Singing, it seems, both alone and together in choirs, is the answer. At least one of the very good ones. Richard agrees wholeheartedly — and he should know. Among all his projects, he runs two professional choirs: The Chanticleer singers (the leading chamber choir in SA) and the Symphony Choir of Johannesburg which is celebrating its 40th anniversary later today with a concert at the Linder Auditorium.
He assures me it will be a marvellous, rollicking affair with a full orchestra and really impressive soloists busting out big-hearted popular hits that have moved SA collectively over the past 40 years along with gutsy renditions of more elevated material. And you can still buy tickets for the 3pm performance (I just had to throw a little punt in).
“Singing is very good for you physically, it definitely releases endorphins,” he says. “I’ve experienced this with my choirs where people come for rehearsal at the end of a day’s work, we rehearse from 7.30pm and by 9pm they’re all on a high and they leave all pumped up.”
Singing is very good for you physically, it definitely releases endorphins
He must have something to do with the lifting of the spirits of his choristers? “There is something to how you run the rehearsal, the energising you do as a conductor to get people fired up.
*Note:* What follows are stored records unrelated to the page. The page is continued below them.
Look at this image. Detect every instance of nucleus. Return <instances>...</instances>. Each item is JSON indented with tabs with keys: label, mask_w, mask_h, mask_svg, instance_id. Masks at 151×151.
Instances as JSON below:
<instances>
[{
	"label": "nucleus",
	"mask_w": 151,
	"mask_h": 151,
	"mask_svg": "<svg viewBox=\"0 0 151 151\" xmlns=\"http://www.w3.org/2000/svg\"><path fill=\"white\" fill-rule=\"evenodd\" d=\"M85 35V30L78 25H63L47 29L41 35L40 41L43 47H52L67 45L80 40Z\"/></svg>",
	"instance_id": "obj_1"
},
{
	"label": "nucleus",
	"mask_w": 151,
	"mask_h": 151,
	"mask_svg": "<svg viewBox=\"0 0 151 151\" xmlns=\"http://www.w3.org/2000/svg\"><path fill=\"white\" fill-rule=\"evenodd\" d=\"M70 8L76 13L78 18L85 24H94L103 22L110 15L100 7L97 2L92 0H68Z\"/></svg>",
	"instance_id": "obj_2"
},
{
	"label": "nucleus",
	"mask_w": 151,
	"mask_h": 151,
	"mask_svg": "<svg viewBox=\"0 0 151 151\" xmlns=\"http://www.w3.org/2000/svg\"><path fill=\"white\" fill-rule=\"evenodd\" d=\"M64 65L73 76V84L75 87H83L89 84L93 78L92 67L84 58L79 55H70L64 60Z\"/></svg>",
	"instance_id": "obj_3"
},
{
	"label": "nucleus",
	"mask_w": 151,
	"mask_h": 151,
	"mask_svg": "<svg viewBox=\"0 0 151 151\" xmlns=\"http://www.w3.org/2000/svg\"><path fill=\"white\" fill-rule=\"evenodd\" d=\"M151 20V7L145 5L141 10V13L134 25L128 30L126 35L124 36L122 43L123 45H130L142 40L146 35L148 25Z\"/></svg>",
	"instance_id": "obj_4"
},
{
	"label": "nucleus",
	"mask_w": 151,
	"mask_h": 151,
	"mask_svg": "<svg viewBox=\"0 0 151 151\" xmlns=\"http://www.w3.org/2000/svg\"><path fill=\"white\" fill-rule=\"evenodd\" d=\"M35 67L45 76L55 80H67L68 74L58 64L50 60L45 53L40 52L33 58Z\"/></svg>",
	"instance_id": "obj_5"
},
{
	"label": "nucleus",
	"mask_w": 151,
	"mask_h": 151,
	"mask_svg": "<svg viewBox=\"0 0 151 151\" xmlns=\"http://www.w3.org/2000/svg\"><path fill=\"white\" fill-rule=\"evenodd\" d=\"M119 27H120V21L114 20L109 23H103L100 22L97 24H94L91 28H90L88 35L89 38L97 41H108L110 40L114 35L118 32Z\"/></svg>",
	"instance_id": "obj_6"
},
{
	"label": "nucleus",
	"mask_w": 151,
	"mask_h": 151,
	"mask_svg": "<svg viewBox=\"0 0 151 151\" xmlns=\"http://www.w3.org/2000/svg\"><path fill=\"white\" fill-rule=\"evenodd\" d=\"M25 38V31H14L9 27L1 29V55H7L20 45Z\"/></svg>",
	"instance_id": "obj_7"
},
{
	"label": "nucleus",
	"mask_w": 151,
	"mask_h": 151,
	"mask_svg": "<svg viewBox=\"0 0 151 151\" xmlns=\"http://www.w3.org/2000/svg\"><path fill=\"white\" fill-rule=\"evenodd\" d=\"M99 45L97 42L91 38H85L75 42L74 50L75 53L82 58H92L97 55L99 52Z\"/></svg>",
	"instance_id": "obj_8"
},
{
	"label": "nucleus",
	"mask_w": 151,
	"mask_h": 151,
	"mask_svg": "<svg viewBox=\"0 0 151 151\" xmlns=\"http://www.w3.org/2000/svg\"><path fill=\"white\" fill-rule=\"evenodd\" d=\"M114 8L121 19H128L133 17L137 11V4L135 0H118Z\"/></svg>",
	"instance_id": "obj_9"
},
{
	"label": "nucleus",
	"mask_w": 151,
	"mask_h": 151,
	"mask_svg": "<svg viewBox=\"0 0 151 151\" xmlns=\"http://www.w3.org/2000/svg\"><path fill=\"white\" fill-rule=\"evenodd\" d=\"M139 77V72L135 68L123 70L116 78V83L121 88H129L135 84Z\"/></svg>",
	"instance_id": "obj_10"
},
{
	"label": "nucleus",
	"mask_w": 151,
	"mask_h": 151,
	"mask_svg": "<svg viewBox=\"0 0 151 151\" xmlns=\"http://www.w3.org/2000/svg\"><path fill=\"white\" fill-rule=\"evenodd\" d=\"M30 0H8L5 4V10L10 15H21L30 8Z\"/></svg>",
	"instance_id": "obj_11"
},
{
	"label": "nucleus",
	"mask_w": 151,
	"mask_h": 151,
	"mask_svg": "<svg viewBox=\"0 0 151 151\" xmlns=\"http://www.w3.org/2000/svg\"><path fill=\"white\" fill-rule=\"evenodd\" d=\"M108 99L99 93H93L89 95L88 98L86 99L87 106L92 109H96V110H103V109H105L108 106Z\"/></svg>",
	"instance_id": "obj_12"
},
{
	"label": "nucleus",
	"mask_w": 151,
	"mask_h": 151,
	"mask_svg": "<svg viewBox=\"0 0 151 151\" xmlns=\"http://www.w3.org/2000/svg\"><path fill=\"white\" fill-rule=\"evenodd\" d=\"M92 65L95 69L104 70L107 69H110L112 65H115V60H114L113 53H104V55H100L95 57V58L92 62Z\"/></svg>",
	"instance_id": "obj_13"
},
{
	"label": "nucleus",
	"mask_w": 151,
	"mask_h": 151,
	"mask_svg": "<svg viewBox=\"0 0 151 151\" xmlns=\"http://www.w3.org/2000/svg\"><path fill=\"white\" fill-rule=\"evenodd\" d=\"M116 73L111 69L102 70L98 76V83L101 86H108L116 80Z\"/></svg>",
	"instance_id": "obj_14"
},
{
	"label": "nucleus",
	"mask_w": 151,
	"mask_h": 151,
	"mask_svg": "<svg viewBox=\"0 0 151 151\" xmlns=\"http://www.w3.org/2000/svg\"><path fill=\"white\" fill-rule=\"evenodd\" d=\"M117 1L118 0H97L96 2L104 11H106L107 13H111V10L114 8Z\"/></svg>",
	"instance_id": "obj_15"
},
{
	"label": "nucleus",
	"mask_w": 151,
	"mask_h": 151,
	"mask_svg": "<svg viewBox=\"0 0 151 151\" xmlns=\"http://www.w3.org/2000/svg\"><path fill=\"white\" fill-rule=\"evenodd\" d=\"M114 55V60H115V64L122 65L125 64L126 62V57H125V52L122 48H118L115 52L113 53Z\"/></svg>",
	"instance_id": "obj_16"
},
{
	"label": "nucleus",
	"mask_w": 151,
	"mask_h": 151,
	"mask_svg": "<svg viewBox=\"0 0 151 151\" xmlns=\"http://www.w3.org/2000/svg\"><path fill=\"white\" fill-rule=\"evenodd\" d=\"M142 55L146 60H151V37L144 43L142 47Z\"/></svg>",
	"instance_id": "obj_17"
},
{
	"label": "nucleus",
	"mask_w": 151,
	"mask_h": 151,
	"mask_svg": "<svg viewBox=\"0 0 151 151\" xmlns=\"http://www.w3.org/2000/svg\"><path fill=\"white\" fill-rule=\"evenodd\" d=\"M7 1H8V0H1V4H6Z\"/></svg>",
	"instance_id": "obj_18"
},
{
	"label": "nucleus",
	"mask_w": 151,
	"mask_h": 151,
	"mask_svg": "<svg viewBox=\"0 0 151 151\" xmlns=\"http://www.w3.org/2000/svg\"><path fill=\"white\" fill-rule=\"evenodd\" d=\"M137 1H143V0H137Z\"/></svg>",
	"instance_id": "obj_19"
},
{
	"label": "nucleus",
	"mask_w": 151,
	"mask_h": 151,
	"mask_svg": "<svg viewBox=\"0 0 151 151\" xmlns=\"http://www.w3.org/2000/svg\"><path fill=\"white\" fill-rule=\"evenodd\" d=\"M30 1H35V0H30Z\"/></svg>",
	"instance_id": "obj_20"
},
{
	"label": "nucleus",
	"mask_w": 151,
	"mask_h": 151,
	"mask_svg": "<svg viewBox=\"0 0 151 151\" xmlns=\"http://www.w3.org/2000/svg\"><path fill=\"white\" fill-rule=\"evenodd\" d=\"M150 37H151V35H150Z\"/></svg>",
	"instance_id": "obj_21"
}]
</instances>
Like last night we had a fantastic rehearsal with the symphony choir for the concert.
One of the great uniting experiences in South Africa is the choral tradition and its ability to resonate across all communities, and Richard has been at the forefront of that musically uniting impulse.
“One of my great memories was the Massed Choir Festival, which we started in 1989 with my good friend Mzilikazi Khumalo. We were brought together by the then editor of the Sowetan, Aggrey Klaaste, who wanted to do a mass choir festival to bring people together and to restore some of the things that had been destroyed by apartheid as part of his nation-building project.
“His staff thought he was crackers, because people forget that in 1989 the country was in flames and we used to endure the most terrible stuff as we went around the country rehearsing. We decided right at the beginning to have 20 choirs and more than 1,000 singers and an orchestra at the Standard Bank Arena. It was just incredible, and we did it for 17 years. I retired shortly after Mzilikazi retired.
“I mean I retired from that, I haven’t retired from everything else. I don’t think I can see retirement in my near future. There’s still a lot to be done, and music goes on being a uniting factor in the country and I am so happy to be a part of that.”
I wonder what he has understood about the nature of music after a lifetime in its service?
“A friend of ours was the sub-organist at Westminster Abbey and he got Alzheimer’s. He had no idea where or who he was, but he could sit down at the organ and play. That is the amazing power of music. I think what drives me is a desire to share my love for music and what I do with and for other people. It is literally a sort of altruistic sharing of what I really love.
“There really is a spirit of hopefulness and love in South Africa which will get us through all the crises that we face. I think my little part in it is through music, that I can bring people together and bring joy and happiness to them. That’s my mission.”